• Task instructions: Edit the records below by changing every instance of "camera" to "lens", and return all lines with no other changes.

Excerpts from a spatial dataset
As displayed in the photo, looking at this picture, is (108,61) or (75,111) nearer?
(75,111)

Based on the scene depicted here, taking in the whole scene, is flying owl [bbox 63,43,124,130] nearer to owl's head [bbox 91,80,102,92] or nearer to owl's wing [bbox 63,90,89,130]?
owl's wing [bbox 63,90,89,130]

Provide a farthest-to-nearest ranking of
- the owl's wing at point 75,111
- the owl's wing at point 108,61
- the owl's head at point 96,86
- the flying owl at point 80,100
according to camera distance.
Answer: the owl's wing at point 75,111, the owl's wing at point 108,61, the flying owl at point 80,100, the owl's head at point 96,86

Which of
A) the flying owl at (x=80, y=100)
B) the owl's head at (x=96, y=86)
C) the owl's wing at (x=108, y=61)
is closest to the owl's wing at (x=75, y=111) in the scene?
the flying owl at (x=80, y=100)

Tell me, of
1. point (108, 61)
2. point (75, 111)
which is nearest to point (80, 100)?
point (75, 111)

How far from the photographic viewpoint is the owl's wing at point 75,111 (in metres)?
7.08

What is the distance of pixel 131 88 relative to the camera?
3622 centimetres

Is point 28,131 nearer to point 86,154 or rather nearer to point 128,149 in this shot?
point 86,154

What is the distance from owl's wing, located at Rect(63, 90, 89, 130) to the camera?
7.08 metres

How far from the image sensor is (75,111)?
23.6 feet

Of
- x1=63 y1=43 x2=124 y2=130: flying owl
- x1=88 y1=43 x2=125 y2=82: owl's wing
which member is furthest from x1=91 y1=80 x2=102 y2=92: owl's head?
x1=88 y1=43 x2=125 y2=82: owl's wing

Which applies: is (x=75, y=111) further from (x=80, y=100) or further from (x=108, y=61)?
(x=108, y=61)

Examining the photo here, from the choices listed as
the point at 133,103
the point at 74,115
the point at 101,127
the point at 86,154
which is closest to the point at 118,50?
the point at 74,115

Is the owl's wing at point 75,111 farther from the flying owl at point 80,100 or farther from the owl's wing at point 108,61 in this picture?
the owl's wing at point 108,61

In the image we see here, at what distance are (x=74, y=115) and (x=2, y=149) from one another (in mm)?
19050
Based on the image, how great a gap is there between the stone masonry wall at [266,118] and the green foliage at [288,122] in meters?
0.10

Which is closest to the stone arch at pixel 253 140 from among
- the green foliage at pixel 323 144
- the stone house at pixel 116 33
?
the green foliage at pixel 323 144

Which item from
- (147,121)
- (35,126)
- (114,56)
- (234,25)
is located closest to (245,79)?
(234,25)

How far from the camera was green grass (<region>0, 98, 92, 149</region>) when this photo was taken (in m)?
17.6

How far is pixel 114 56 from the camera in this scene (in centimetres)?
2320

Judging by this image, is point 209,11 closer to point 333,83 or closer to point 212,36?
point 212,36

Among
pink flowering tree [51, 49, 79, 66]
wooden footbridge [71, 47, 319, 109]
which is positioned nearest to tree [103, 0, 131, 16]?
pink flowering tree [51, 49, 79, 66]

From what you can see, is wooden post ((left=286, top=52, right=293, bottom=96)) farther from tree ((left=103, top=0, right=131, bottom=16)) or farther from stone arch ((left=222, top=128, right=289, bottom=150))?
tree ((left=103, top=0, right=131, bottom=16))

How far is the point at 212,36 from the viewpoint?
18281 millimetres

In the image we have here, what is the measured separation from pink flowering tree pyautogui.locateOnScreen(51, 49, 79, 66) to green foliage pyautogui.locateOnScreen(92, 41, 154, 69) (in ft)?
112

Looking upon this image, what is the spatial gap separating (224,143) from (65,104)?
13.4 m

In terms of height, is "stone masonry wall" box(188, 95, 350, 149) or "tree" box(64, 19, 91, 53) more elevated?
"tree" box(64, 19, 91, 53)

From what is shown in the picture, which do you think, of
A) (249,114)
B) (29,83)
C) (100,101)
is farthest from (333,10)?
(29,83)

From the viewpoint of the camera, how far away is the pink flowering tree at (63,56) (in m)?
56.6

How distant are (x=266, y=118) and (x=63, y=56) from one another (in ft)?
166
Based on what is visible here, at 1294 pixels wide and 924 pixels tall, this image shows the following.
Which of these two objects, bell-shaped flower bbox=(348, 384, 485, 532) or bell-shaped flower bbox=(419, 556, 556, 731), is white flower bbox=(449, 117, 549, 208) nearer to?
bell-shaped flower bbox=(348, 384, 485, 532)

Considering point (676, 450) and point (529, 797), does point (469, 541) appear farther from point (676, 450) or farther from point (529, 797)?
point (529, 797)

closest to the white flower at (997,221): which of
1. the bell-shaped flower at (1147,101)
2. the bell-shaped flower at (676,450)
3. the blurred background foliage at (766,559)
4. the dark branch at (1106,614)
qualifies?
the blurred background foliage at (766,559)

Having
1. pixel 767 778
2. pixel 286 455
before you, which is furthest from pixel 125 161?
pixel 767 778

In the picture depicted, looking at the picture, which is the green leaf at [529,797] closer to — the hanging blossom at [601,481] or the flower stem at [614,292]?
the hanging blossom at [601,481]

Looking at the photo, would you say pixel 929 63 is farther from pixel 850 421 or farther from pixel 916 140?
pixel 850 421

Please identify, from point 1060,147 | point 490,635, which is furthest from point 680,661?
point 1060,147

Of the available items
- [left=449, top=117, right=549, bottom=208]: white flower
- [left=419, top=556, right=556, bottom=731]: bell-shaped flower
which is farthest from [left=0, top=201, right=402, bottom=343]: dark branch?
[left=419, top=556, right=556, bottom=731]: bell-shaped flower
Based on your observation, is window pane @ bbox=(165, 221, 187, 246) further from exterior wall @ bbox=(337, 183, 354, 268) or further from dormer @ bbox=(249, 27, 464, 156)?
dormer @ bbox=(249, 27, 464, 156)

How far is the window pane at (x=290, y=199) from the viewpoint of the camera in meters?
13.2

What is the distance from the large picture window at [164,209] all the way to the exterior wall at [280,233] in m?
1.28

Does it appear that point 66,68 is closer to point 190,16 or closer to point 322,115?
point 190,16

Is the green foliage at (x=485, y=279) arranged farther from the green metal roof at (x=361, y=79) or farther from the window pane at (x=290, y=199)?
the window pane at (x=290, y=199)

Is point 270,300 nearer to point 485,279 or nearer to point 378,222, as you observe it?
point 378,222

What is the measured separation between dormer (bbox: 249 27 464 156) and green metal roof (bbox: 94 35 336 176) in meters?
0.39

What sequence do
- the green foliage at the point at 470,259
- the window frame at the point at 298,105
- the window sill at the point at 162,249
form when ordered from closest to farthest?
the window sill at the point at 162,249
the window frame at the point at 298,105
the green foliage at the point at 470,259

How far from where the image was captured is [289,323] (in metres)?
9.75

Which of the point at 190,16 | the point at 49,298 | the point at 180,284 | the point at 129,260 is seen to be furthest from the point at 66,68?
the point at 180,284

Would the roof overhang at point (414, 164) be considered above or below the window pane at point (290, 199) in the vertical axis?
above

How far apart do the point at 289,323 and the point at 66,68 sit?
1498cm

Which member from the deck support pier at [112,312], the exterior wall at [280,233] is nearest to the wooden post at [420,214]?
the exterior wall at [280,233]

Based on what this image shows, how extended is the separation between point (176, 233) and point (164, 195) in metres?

• Solution to this problem:
As displayed in the photo, looking at this picture, is (108,61) or (75,111) nearer?
(75,111)

Based on the scene depicted here, taking in the whole scene, is flying owl [bbox 63,43,124,130] nearer to owl's head [bbox 91,80,102,92] or nearer to owl's wing [bbox 63,90,89,130]?
owl's wing [bbox 63,90,89,130]

Provide a farthest-to-nearest ranking of
- the owl's wing at point 75,111
- the owl's wing at point 108,61
- the owl's head at point 96,86
- the flying owl at point 80,100
according to lens distance.
Answer: the owl's wing at point 75,111, the owl's wing at point 108,61, the flying owl at point 80,100, the owl's head at point 96,86

Which of
A) the flying owl at (x=80, y=100)
B) the owl's head at (x=96, y=86)
C) the owl's wing at (x=108, y=61)
is closest to the owl's wing at (x=75, y=111) in the scene?
the flying owl at (x=80, y=100)

Tell me, of
1. point (108, 61)
2. point (75, 111)
which is nearest to point (80, 100)?
point (75, 111)

How far from the photographic viewpoint is the owl's wing at point 75,111 (in metres)?
7.08

What is the distance of pixel 131 88 relative to the lens?
3622 centimetres

Is point 28,131 nearer to point 86,154 or rather nearer to point 128,149 in this shot?
point 86,154

What is the distance from owl's wing, located at Rect(63, 90, 89, 130) to the lens?
7.08 metres

How far from the image sensor is (75,111)?
23.6 feet

Of
- x1=63 y1=43 x2=124 y2=130: flying owl
- x1=88 y1=43 x2=125 y2=82: owl's wing
which member is furthest from x1=91 y1=80 x2=102 y2=92: owl's head?
x1=88 y1=43 x2=125 y2=82: owl's wing

Which applies: is (x=75, y=111) further from (x=80, y=100) or further from (x=108, y=61)?
(x=108, y=61)

Examining the photo here, from the choices listed as
the point at 133,103
the point at 74,115
the point at 101,127
the point at 86,154
which is closest to the point at 118,50?
the point at 74,115

Is the owl's wing at point 75,111 farther from the flying owl at point 80,100 or farther from the owl's wing at point 108,61 in this picture?
the owl's wing at point 108,61

In the image we see here, at what distance are (x=74, y=115) and (x=2, y=149) from one another (in mm)?
19050
Based on the image, how great a gap is there between the stone masonry wall at [266,118] and the green foliage at [288,122] in meters?
0.10

Which is closest to the stone arch at pixel 253 140 from among
- the green foliage at pixel 323 144
- the stone house at pixel 116 33
?
the green foliage at pixel 323 144

Which item from
- (147,121)
- (35,126)
- (114,56)
- (234,25)
is located closest to (245,79)?
(234,25)

How far from the lens was green grass (<region>0, 98, 92, 149</region>) when this photo was taken (in m)?
17.6

How far is pixel 114 56 from the lens in this scene (in centimetres)?
2320

Judging by this image, is point 209,11 closer to point 333,83 or closer to point 212,36?
point 212,36

Among
pink flowering tree [51, 49, 79, 66]
wooden footbridge [71, 47, 319, 109]
which is positioned nearest to tree [103, 0, 131, 16]?
pink flowering tree [51, 49, 79, 66]

From what you can see, is wooden post ((left=286, top=52, right=293, bottom=96)) farther from tree ((left=103, top=0, right=131, bottom=16)) or farther from stone arch ((left=222, top=128, right=289, bottom=150))?
tree ((left=103, top=0, right=131, bottom=16))

How far is the point at 212,36 from the viewpoint?
18281 millimetres

In the image we have here, what is the measured separation from pink flowering tree pyautogui.locateOnScreen(51, 49, 79, 66) to green foliage pyautogui.locateOnScreen(92, 41, 154, 69) (in ft)?
112

Looking upon this image, what is the spatial gap separating (224,143) from (65,104)?
13.4 m

In terms of height, is "stone masonry wall" box(188, 95, 350, 149) or "tree" box(64, 19, 91, 53) more elevated?
"tree" box(64, 19, 91, 53)

From what is shown in the picture, which do you think, of
A) (249,114)
B) (29,83)
C) (100,101)
is farthest from (333,10)?
(29,83)

From the viewpoint of the lens, how far away is the pink flowering tree at (63,56) (in m)?
56.6

How distant are (x=266, y=118) and (x=63, y=56) from one another (in ft)?
166
Based on what is visible here, at 1294 pixels wide and 924 pixels tall, this image shows the following.
Which of these two objects, bell-shaped flower bbox=(348, 384, 485, 532) or bell-shaped flower bbox=(419, 556, 556, 731), is white flower bbox=(449, 117, 549, 208) nearer to?
bell-shaped flower bbox=(348, 384, 485, 532)

Considering point (676, 450) and point (529, 797), does point (469, 541) appear farther from point (676, 450) or farther from point (529, 797)?
point (529, 797)

closest to the white flower at (997,221): which of
1. the bell-shaped flower at (1147,101)
2. the bell-shaped flower at (676,450)
3. the blurred background foliage at (766,559)
4. the dark branch at (1106,614)
qualifies?
the blurred background foliage at (766,559)

Having
1. pixel 767 778
2. pixel 286 455
before you, which is furthest from pixel 125 161?
pixel 767 778

In the picture depicted, looking at the picture, which is the green leaf at [529,797] closer to — the hanging blossom at [601,481] or the flower stem at [614,292]?
the hanging blossom at [601,481]

Looking at the photo, would you say pixel 929 63 is farther from pixel 850 421 or farther from pixel 916 140?
pixel 850 421

Please identify, from point 1060,147 | point 490,635, which is furthest from point 680,661?
point 1060,147

Of the available items
- [left=449, top=117, right=549, bottom=208]: white flower
- [left=419, top=556, right=556, bottom=731]: bell-shaped flower
which is farthest from [left=0, top=201, right=402, bottom=343]: dark branch?
[left=419, top=556, right=556, bottom=731]: bell-shaped flower
Based on your observation, is window pane @ bbox=(165, 221, 187, 246) further from exterior wall @ bbox=(337, 183, 354, 268) or further from dormer @ bbox=(249, 27, 464, 156)?
dormer @ bbox=(249, 27, 464, 156)

How far is the window pane at (x=290, y=199) from the viewpoint of the lens in meters?
13.2

What is the distance from the large picture window at [164,209] all the way to the exterior wall at [280,233] in m?
1.28

Does it appear that point 66,68 is closer to point 190,16 or closer to point 322,115?
point 190,16

Is the green foliage at (x=485, y=279) arranged farther from the green metal roof at (x=361, y=79) or farther from the window pane at (x=290, y=199)?
the window pane at (x=290, y=199)

Is point 270,300 nearer to point 485,279 or nearer to point 378,222, as you observe it?
point 378,222

What is the measured separation between dormer (bbox: 249 27 464 156) and green metal roof (bbox: 94 35 336 176) in meters?
0.39

What sequence do
- the green foliage at the point at 470,259
- the window frame at the point at 298,105
- the window sill at the point at 162,249
form when ordered from closest to farthest?
the window sill at the point at 162,249
the window frame at the point at 298,105
the green foliage at the point at 470,259

How far from where the image was captured is [289,323] (in metres)?
9.75

Which of the point at 190,16 | the point at 49,298 | the point at 180,284 | the point at 129,260 is seen to be furthest from the point at 66,68?
the point at 180,284

Would the roof overhang at point (414, 164) be considered above or below the window pane at point (290, 199) in the vertical axis?
above

How far apart do the point at 289,323 and the point at 66,68 sit?
1498cm

Which member from the deck support pier at [112,312], the exterior wall at [280,233] is nearest to the wooden post at [420,214]?
the exterior wall at [280,233]

Based on what this image shows, how extended is the separation between point (176, 233) and point (164, 195) in metres?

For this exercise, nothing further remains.